How Homeownership Has Kept Black Americans from Realizing MLK's Dreams
While the gap in median income for black households compared to white households narrowed slightly (from 55% to 59%) between 1967 and 2011, according to Census data analyzed by the Pew Research Center, the gap in household wealth (everything a family owns) has actually grown over time, writes Vara. "Pew found that the median black household had about seven per cent of the wealth of its white counterpart in 2011, down from nine per cent in 1984, when a Census survey first began tracking this sort of data."
"[T]he wealth gap," he explains, "mostly comes down to home ownership.

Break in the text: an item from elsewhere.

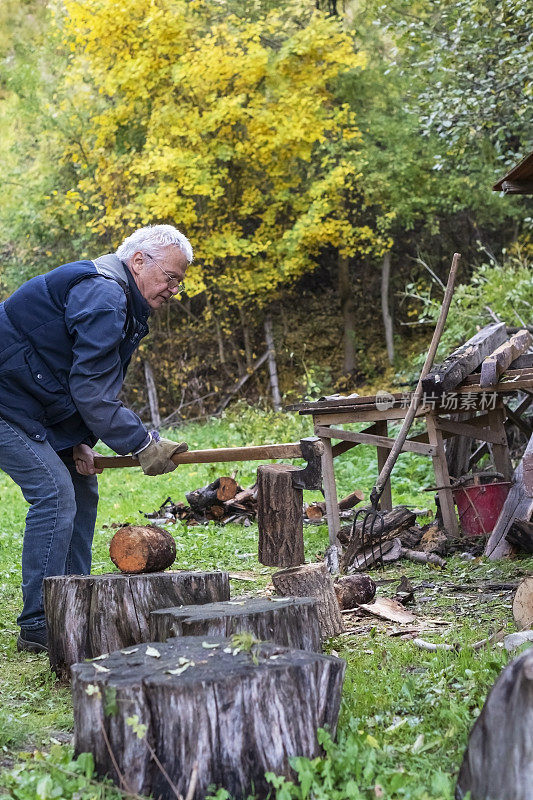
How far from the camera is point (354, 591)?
489 centimetres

Researchers at Brandeis University recently tracked the same group of black and white families from 1984 to 2009. During that period, a smaller proportion of black families bought homes, and those who did bought them later in life than their white peers—and that meant they benefited less as home values rose, according to Thomas Shapiro, a professor at Brandeis University."
While Lyndon B. Johnson's War on Poverty, the Civil Rights Act of 1964, and subsequent policies were successful in helping "people find good work and make decent wages," Vara argues that the government should now "help people buy homes that they can afford and acquire other wealth-generating assets."
Writing in The Washington Post, Michael A. Fletcher looks more broadly at the enduring economic disparities between blacks and whites in the U.S.
“The relative position of blacks has not changed economically since the march,” said William Darity Jr., a professor of public policy, economics and African American studies at Duke University. “Certainly, poverty has declined for everybody, but it has declined in a way that the proportion of blacks to whites who are poor is about the same as it was 50 years ago.”